◆ TEXT SHOWN:
---------------

Second, it must control the raster scanning so that the beam travels across the tube face 
in synchronism with the tube within the transmitting camera. Otherwise information 
from the top left-hand side of the televised scene will not appear in the top left-hand 
side of the screen and so on! In the analogue television signal this distinction between 
picture information and scan synchronizing information (known in the trade as sync-pulse 
information) is divided by a voltage level known as black level. All information above 
black level relates to picture information, whereas all information below relates to syne 
information. By this clever means, all synchronizing information is “below” black level. 
The electron beam therefore remains cut off—and the screen remains dark—during the 
sync information. In digital television the distinction between data relating to picture 
modulation and sync is established by a unique codeword preamble, which identifies the 
following byte as a sync byte.

---------------

◆ EXTRACTED INFORMATION:
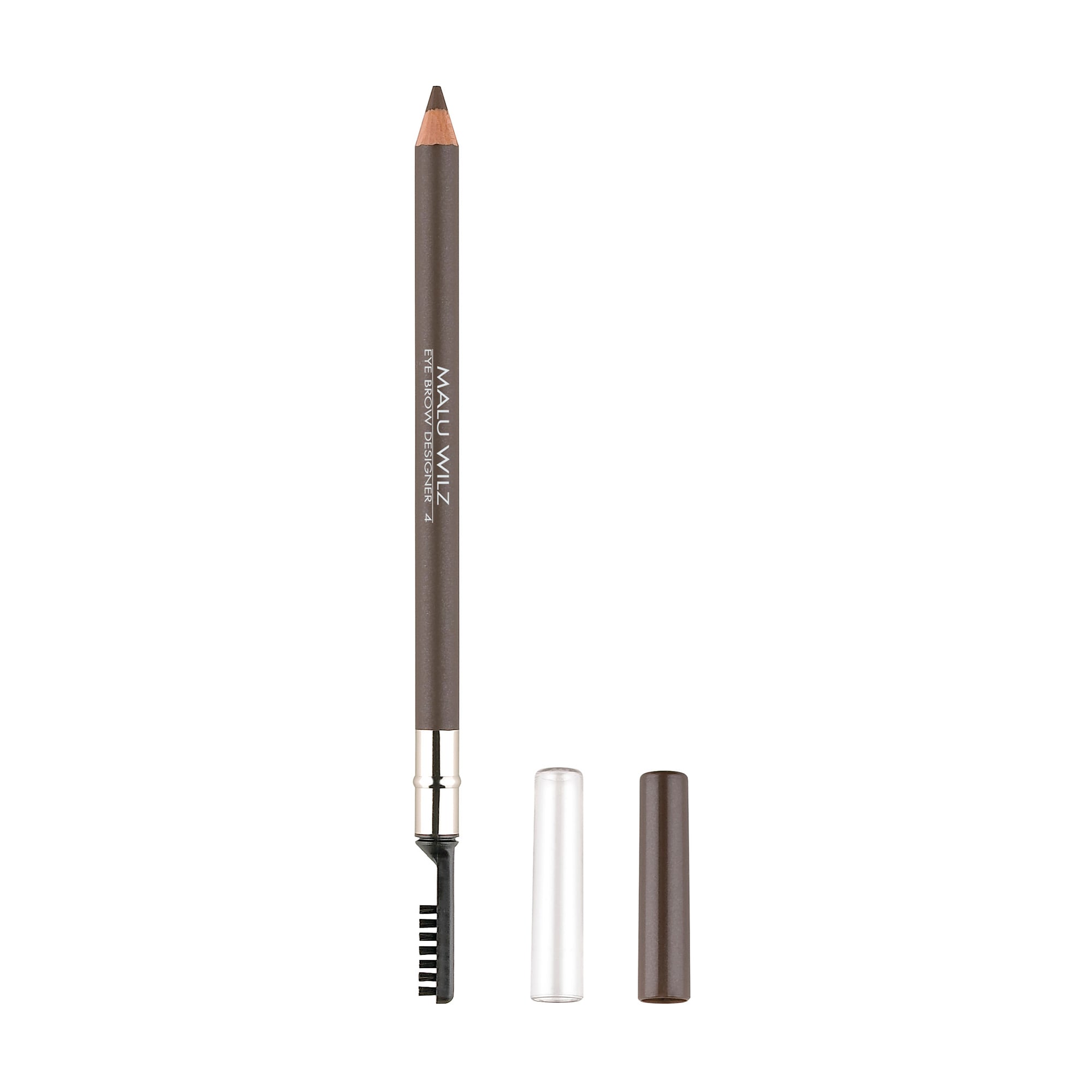 Олівець для брів Malu Wilz Eyebrow Designer 4 Dark Brown Experience, 1 г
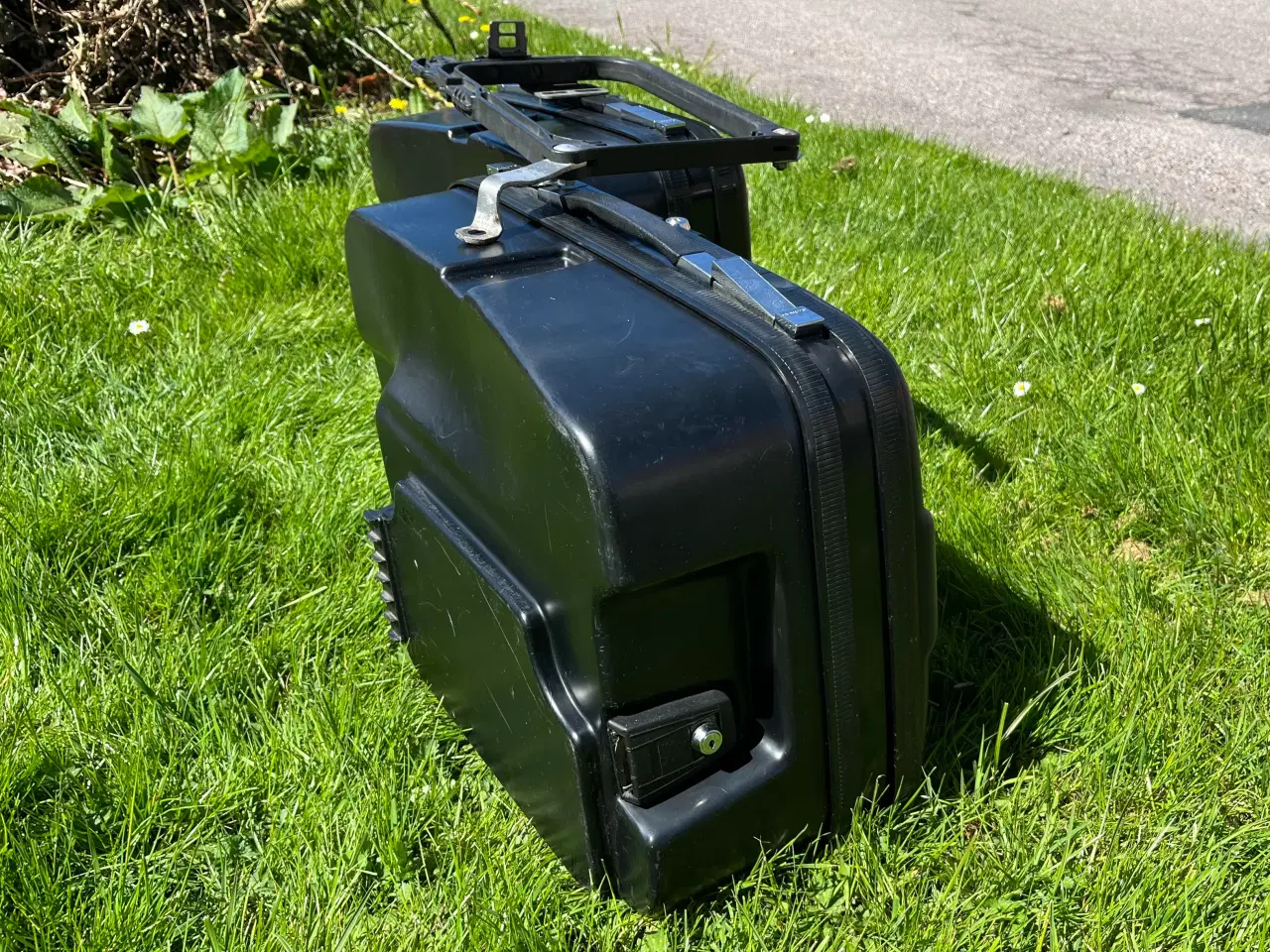 Billede 1 - Et sæt Krauser sidetasker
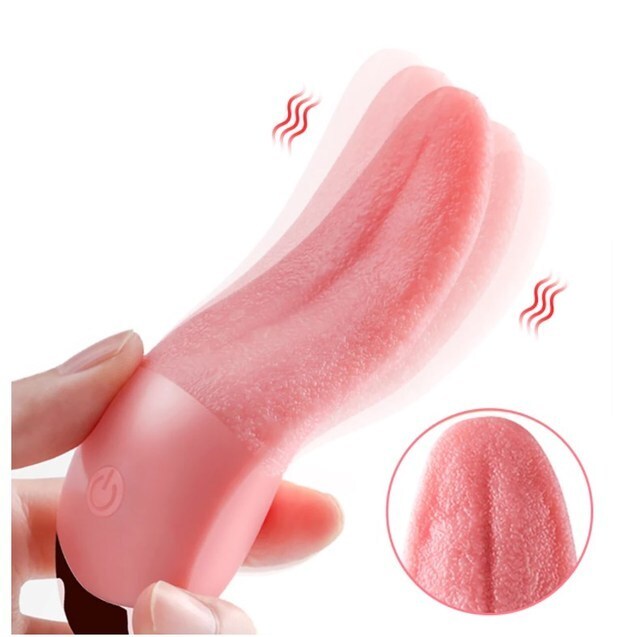 Realistic Tongue Licking Vibrator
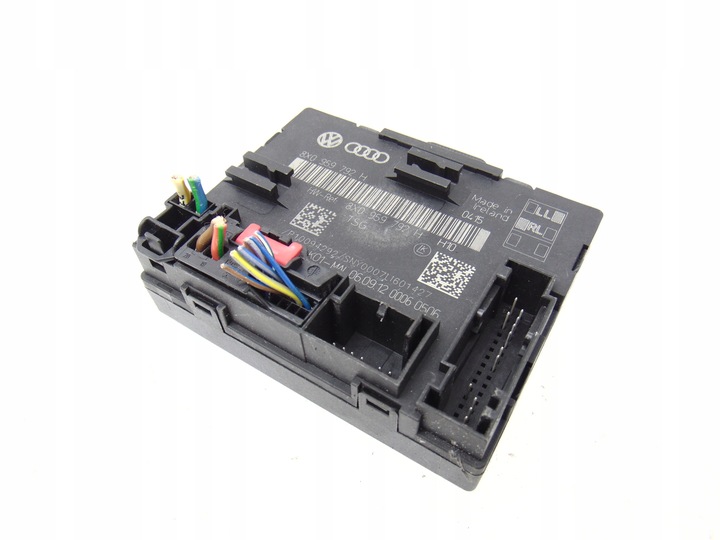 фото №1, Модуль дверь перед skoda superb ii рестайлинг 8x0959792h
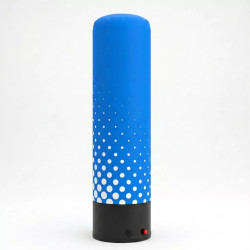 Colonne avec gonfleur intégré - personnalisée - 2 tailles disponibles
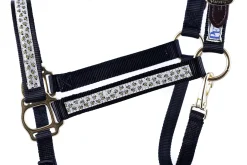 PERRIS LEATHER Halters|Perri’s® Ribbon Trim Breakaway Halter
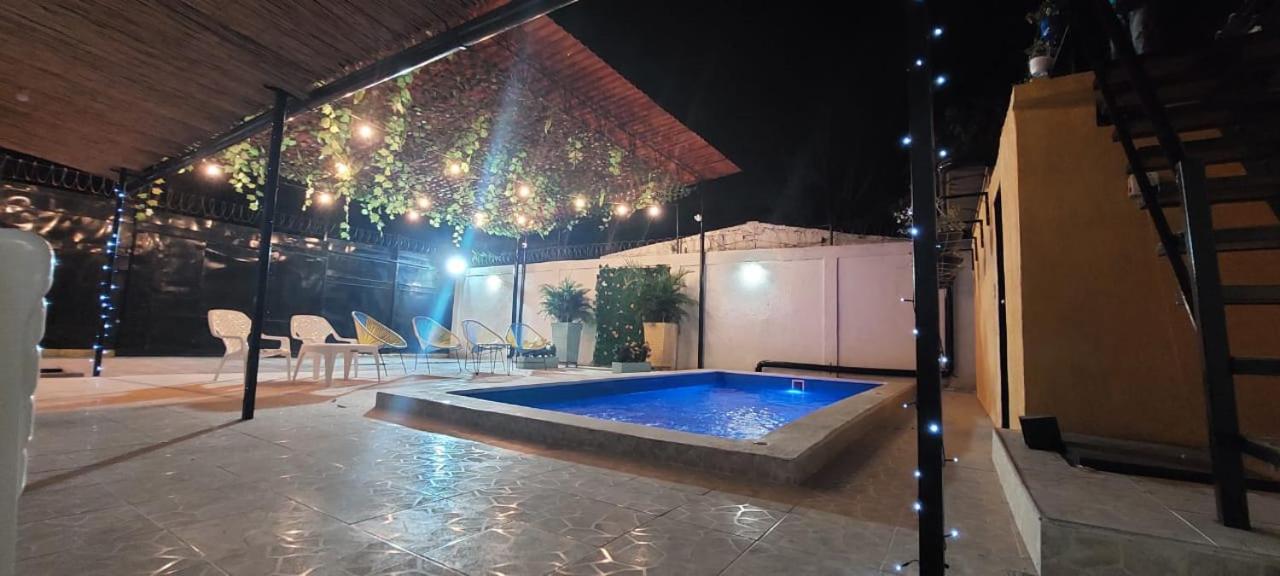 CABAÑA LAS MARIAS, Climatizada, Piscina y BBQ
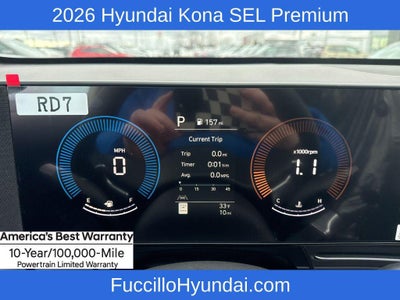 2026 Hyundai KONA SEL Premium AWD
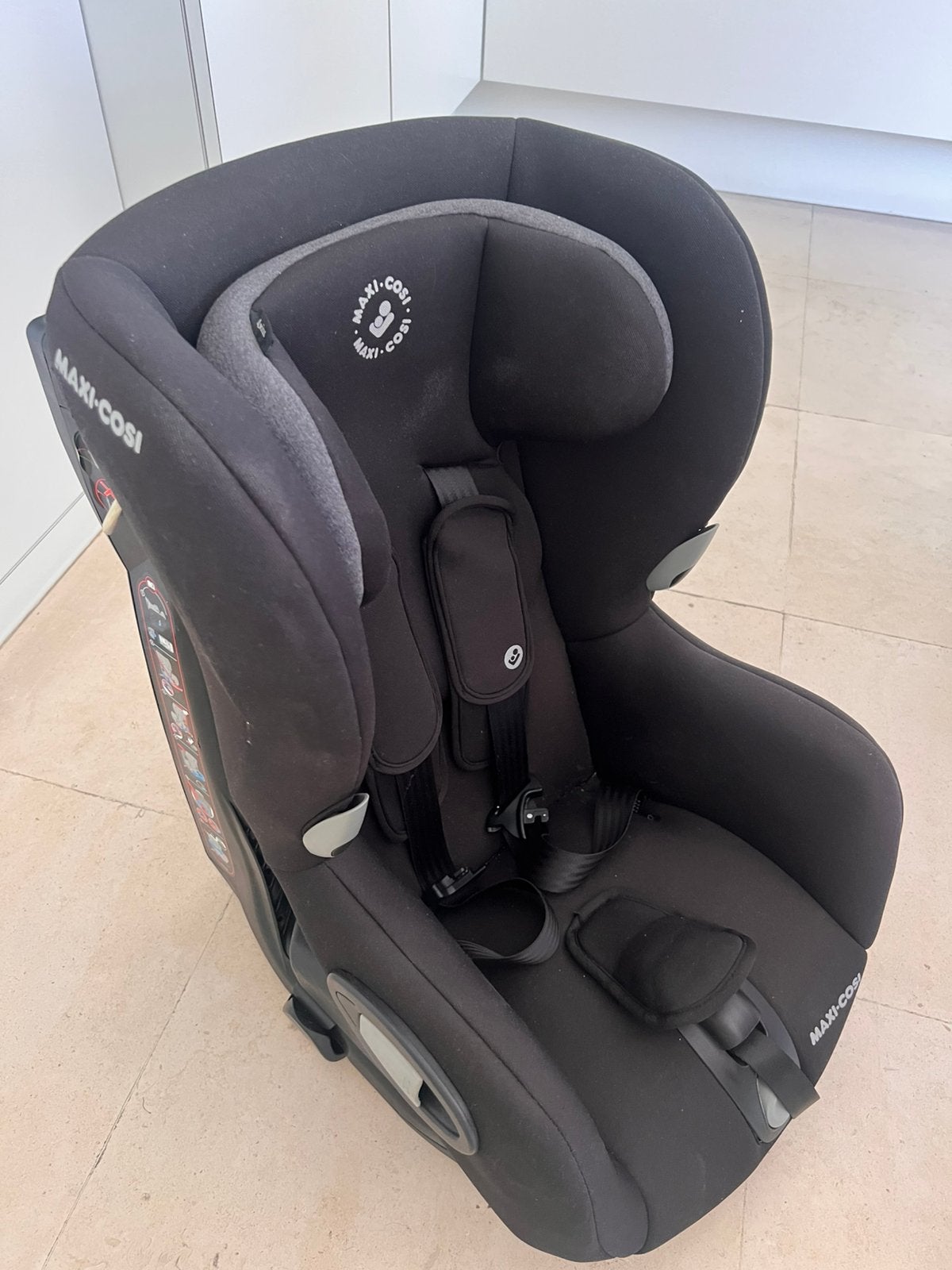 Maxi-Cosi Axiss draaibaar autostoeltje 9–18 kg – zwart, Enlèvement, Comme neuf, Maxi-Cosi, Isofix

---------------

◆ PROBLEMS TO WORK ON:
1) According to the passage on television synchronization, what voltage level divides picture information from sync information in the analogue television signal?
2) List each distinct word or hyphenated term in the passage on television synchronization that begins with the letters "sync".
3) Continue the passage on television synchronization from its last sentence.

◆ WRITTEN ANSWERS:
1) Black level.

2) synchronism, synchronizing, sync-pulse, sync

3)
28.4.1 Horizontal and Vertical Sync 


The analogy between the eye’s movement across the page during reading and the 
movement of the scan spot in scanning a tube face has already been made. Of course 

the scan spot doesn’t move onto another page like the eyes do once they have reached 
the bottom of the page, but it does have to fly back to start all over again once it has 
completed one whole set of lines from the top to the bottom of the raster. The spot thus 
flies back in two possible ways: a horizontal retrace, between lines, and a vertical retrace, 
once it has completed one whole set of lines and is required to start all over again on 
another set. Obviously to stay in synchronism with the transmitting camera the television 
receiver must be instructed to perform both horizontal retrace and vertical retrace at the 
appropriate times—and furthermore not to confuse one instruction for the other!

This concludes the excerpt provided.